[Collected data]

────────────────────────────────────────

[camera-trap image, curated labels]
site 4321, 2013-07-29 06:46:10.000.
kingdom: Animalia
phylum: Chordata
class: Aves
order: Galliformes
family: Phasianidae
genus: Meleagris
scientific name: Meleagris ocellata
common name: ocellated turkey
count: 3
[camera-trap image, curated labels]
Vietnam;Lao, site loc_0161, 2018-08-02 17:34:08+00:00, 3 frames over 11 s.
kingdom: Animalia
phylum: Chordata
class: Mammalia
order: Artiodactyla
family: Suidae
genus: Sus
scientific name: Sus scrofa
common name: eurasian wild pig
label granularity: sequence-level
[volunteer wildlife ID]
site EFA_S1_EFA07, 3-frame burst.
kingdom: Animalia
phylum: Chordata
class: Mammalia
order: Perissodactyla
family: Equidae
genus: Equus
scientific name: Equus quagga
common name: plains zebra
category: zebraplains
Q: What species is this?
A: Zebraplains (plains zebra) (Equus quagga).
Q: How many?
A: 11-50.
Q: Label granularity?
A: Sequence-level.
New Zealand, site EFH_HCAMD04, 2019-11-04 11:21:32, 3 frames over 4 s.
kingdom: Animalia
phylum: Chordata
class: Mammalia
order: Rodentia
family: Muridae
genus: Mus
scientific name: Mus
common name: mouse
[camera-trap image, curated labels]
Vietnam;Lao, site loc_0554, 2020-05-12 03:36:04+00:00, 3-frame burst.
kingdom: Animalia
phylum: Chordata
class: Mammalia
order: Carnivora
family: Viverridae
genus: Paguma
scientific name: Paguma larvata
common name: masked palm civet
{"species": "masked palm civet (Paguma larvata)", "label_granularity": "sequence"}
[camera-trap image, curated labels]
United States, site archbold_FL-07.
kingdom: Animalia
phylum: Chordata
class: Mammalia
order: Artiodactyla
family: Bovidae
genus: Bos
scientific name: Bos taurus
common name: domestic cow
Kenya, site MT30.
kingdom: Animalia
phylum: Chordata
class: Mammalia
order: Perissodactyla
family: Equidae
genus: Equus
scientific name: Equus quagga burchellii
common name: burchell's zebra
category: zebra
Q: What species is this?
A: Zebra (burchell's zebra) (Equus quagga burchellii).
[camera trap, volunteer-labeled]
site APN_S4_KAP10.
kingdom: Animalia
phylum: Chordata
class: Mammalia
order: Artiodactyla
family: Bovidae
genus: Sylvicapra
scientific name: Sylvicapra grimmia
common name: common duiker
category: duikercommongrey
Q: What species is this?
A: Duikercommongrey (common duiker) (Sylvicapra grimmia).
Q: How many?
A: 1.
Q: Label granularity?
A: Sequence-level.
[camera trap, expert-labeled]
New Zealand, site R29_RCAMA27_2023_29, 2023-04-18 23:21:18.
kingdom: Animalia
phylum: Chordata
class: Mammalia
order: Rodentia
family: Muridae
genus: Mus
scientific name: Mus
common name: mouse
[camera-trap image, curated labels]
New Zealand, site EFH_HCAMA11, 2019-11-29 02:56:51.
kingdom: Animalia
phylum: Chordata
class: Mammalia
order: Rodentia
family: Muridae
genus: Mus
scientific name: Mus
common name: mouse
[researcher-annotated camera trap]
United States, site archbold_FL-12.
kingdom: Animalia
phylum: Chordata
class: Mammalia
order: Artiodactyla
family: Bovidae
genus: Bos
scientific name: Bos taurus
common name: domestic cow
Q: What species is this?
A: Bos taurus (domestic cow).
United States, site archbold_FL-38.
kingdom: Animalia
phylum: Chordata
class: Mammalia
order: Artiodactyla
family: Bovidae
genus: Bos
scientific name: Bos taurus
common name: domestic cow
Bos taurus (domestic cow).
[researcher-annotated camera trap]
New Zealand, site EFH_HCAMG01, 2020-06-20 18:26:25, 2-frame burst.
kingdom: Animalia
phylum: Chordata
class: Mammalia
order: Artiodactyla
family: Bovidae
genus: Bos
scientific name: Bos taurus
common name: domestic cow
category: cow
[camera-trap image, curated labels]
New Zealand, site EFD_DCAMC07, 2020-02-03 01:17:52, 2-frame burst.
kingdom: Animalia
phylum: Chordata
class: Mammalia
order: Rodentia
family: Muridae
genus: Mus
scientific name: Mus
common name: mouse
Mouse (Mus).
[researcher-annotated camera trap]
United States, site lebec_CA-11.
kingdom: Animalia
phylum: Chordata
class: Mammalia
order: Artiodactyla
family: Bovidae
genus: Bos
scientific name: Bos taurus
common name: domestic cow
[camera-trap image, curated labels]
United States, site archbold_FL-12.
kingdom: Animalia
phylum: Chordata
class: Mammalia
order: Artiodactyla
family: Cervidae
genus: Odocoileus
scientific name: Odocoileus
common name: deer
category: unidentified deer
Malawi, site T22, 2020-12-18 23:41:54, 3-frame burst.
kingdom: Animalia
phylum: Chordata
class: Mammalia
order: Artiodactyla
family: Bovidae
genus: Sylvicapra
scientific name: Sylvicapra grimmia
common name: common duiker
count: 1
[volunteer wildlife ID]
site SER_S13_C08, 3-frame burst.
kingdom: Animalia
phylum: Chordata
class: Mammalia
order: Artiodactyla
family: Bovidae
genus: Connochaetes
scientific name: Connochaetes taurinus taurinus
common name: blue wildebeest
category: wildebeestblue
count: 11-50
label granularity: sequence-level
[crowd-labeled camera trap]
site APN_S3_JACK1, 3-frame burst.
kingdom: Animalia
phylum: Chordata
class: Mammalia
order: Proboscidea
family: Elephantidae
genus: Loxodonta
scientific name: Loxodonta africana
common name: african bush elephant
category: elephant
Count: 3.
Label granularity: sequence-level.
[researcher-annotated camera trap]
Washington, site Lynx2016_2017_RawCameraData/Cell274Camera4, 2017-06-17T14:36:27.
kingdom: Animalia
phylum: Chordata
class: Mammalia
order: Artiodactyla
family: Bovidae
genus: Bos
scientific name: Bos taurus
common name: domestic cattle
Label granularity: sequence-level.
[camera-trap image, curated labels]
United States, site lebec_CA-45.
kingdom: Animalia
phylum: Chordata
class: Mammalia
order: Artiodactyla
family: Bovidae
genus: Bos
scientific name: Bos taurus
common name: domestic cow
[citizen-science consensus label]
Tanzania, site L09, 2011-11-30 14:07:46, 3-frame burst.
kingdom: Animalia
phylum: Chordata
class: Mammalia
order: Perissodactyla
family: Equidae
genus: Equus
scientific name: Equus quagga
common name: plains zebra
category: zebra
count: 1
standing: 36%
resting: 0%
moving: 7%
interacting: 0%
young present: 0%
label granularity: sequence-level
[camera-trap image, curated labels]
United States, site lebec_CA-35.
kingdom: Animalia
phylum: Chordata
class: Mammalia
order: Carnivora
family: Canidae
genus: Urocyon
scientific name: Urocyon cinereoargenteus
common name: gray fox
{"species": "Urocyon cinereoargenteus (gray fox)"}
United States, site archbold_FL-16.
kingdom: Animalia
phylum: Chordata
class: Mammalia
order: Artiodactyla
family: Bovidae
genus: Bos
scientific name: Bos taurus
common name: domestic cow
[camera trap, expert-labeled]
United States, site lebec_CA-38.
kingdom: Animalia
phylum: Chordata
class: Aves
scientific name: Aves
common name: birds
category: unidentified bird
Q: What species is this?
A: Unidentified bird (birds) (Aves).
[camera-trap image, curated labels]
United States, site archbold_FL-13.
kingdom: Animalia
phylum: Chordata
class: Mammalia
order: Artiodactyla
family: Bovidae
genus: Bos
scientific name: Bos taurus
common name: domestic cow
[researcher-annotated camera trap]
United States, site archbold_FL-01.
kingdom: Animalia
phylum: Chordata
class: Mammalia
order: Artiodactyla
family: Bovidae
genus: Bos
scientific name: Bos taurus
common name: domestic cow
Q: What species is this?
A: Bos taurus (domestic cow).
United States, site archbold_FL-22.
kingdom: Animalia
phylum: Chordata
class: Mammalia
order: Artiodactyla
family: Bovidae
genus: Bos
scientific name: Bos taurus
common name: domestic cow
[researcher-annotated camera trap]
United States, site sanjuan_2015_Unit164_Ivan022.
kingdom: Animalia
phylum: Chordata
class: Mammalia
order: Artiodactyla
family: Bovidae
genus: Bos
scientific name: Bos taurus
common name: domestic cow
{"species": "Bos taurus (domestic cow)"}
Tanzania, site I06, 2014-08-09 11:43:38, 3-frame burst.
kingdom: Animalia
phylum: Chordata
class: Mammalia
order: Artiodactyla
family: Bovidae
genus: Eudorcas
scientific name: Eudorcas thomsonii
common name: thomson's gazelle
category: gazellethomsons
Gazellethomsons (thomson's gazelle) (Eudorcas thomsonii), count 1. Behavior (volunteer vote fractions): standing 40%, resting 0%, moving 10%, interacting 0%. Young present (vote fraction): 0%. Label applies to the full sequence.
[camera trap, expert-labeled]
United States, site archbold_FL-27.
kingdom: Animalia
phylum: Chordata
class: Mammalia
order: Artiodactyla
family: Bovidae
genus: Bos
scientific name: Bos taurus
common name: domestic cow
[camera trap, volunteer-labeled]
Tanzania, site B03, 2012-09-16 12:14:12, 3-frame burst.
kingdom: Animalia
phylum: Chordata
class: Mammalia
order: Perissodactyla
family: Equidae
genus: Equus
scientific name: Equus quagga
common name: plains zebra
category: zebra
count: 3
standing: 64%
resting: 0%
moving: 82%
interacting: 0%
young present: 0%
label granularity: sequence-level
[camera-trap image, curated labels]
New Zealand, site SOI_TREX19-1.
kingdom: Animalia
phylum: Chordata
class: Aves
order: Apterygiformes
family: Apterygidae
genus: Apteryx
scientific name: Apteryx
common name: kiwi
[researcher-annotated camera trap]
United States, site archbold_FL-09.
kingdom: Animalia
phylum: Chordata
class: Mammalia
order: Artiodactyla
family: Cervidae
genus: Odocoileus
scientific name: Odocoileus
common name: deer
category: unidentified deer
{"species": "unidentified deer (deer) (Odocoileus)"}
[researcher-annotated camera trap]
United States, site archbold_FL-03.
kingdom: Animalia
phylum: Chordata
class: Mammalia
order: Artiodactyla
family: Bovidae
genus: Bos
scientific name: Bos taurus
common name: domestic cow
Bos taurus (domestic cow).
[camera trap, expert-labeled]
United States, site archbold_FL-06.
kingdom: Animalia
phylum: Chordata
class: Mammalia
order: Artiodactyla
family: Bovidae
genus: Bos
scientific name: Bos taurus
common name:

────────────────────────────────────────

Write down only the number of lines above where the word "burst" occurs.

■ SOLUTION TO THIS TASK: 10